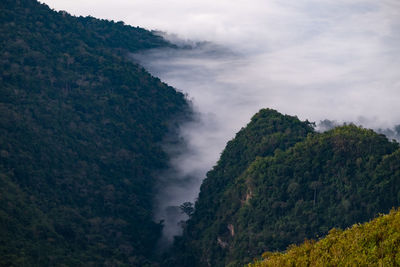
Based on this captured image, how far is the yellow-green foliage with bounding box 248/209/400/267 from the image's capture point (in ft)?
53.2

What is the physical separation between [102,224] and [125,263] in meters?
10.9

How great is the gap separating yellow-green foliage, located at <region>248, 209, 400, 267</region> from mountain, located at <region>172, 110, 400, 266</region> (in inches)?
1278

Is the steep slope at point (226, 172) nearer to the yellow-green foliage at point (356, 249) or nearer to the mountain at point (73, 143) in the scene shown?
the mountain at point (73, 143)

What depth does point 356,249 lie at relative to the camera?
55.7 feet

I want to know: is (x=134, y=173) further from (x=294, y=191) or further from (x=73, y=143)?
(x=294, y=191)

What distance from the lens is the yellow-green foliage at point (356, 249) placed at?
16203mm

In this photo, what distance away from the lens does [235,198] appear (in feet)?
207

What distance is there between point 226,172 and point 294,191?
15689 millimetres

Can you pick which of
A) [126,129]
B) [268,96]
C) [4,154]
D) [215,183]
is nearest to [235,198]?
[215,183]

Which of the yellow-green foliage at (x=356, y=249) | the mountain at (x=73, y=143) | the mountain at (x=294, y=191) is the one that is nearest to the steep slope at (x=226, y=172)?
the mountain at (x=294, y=191)

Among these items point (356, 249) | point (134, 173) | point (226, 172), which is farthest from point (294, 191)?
point (134, 173)

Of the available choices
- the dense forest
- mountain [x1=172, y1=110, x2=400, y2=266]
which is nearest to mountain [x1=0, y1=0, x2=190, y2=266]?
the dense forest

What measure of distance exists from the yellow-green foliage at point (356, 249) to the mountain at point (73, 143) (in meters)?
36.1

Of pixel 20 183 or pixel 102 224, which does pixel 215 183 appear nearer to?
pixel 102 224
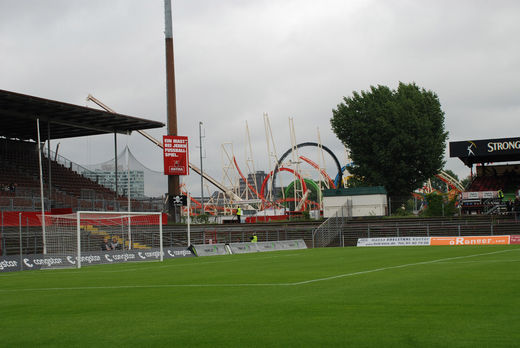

— AIM —
Copy out every item above word for word, leaving out the pictures.

— RESPONSE BELOW —
Based on this captured image, how far is the yellow-green foliage with bounding box 248/209/400/267 from the image's capture point (in ft)?
53.2

What is the physical separation between [102,224] and [125,263] in meters?
10.9

How great is the gap separating yellow-green foliage, located at <region>248, 209, 400, 267</region> from mountain, located at <region>172, 110, 400, 266</region> (in inches)?
1278

Is the steep slope at point (226, 172) nearer to the yellow-green foliage at point (356, 249) or nearer to the mountain at point (73, 143) in the scene shown?
the mountain at point (73, 143)

What depth does point 356,249 lie at relative to the camera?
55.7 feet

I want to know: is (x=134, y=173) further from (x=294, y=191) or further from (x=73, y=143)?
(x=294, y=191)

What distance from the lens is the yellow-green foliage at point (356, 249) placed at?
16203mm

In this photo, what distance away from the lens does [235,198] appear (in feet)?
207

What distance is there between point 226,172 and point 294,191?
15689 millimetres

Can you pick which of
A) [126,129]
B) [268,96]
C) [4,154]
D) [215,183]
is nearest to [235,198]?
[215,183]

Which of the yellow-green foliage at (x=356, y=249) | the mountain at (x=73, y=143) | the mountain at (x=294, y=191) is the one that is nearest to the steep slope at (x=226, y=172)?
the mountain at (x=294, y=191)

Among these items point (356, 249) | point (134, 173) | point (226, 172), which is farthest from point (294, 191)?
point (134, 173)

Of the available choices
- the dense forest
- mountain [x1=172, y1=110, x2=400, y2=266]
which is nearest to mountain [x1=0, y1=0, x2=190, y2=266]?
the dense forest

What measure of distance exists from the yellow-green foliage at point (356, 249) to the mountain at point (73, 143) (in meters)?
36.1

Of pixel 20 183 or pixel 102 224, which does pixel 215 183 appear nearer to?
pixel 102 224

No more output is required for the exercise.